O café do cronista


Ainda não lhes contei que o meu café faz um tremendo sucesso no prédio onde moro.

Toda manhã, assim que abro a porta da minha sala de estar sozinho, lá se encontra o mulherio do sétimo andar, formando uma fila ansiosa e barulhenta, com suas canequinhas na mão. Não me incomodo. Desde que não me arranjem encrenca com a síndica nem saiam no tapa por causa da nossa venerável coffea arabica, é só chegar. Já dizia um evangelho apócrifo que não se nega café a ninguém.

A viúva do 739, que costuma aparecer de shortinho e camiseta branca diretamente sobre a pele, sempre dá um jeito de ser a última da fila, para tentar uma conversa comigo sem a presença das outras.

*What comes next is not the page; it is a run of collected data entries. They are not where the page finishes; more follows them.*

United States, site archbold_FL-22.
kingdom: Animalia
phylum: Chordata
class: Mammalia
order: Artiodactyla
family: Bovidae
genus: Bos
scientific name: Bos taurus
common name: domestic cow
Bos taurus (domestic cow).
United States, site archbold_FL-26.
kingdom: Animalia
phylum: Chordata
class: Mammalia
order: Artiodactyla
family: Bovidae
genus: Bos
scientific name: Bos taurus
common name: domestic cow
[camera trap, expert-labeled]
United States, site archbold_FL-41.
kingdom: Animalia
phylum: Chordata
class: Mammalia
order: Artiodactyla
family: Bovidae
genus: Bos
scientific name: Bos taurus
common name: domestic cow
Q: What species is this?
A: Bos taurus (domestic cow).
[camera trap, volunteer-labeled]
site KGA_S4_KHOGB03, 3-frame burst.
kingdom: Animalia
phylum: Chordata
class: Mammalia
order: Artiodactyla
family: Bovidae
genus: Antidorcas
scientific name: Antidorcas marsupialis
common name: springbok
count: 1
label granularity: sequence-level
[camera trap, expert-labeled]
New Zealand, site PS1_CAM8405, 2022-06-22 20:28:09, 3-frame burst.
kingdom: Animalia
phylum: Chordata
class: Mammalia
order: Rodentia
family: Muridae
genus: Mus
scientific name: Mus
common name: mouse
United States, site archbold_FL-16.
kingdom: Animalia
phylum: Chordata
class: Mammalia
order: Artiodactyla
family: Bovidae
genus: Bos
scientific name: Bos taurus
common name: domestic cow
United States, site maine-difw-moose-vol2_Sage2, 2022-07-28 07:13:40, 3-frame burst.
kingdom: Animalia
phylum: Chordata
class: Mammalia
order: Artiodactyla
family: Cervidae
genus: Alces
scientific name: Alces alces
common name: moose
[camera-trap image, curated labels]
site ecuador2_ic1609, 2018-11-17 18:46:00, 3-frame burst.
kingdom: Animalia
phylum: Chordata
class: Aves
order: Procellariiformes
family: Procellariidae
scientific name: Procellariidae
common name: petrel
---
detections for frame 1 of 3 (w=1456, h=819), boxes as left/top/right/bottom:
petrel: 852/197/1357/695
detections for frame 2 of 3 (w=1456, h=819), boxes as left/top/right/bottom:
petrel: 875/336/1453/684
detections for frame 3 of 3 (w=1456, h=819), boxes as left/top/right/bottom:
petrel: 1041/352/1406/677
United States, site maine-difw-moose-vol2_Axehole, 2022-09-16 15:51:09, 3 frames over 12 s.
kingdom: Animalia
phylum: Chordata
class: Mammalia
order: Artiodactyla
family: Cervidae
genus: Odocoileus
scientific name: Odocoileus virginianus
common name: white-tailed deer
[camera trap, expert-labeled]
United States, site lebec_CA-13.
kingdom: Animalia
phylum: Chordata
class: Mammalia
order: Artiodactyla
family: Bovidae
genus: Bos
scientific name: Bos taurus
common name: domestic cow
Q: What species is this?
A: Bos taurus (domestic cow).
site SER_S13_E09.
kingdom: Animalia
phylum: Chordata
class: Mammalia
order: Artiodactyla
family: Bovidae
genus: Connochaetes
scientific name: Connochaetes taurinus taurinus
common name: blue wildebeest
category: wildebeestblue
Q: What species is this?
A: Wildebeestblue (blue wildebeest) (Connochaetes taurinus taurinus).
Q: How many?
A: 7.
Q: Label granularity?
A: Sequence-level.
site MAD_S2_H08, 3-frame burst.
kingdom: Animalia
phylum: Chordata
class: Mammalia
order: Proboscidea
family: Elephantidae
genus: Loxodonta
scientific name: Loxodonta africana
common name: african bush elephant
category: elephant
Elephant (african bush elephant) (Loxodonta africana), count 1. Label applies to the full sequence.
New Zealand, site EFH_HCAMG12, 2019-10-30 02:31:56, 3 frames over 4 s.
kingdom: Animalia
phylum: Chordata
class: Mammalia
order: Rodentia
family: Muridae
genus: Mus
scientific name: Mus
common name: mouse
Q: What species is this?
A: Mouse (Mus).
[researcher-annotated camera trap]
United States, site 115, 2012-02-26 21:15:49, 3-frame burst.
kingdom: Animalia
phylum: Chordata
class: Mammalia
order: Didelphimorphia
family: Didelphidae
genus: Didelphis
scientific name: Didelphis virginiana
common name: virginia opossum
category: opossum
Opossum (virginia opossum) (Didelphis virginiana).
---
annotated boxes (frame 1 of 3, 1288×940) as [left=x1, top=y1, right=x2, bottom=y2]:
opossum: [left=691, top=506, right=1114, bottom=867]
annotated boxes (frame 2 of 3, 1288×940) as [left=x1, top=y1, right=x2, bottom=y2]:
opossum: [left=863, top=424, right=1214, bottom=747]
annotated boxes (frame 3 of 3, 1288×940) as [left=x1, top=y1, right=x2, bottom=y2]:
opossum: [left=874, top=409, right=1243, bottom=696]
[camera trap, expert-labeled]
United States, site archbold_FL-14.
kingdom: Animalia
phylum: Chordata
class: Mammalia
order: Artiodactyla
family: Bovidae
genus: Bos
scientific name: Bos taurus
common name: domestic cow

Ontem, por sinal, estava mais assanhada (trocara a camiseta por um bustiê) e fez o desjejum na minha companhia... Segundo ela, queria apenas a receita do café. Quando lhe expliquei que fazia café como todo mundo e que a própria marca do pó era das mais comuns, se não a mais em conta no supermercado, imaginou que o segredo estivesse no filtro de papel ou na água. Impossível, disse eu: o filtro, o 103 reciclado universal; a água, a mesma água do rio Jequiá depois de muito eterno retorno para chegar às torneiras do insulano Jardim Carioca.

Talvez o amor..., disse da porta uma voz inesperada, entrando com a dona na cozinha como um vendaval e enxotando com raiva a pobre da viúva.

Betinha..., que não dá um centavo pelo meu café mas controla o ex-marido onde quer que se anuncie uma missa-do-galo mais explícita.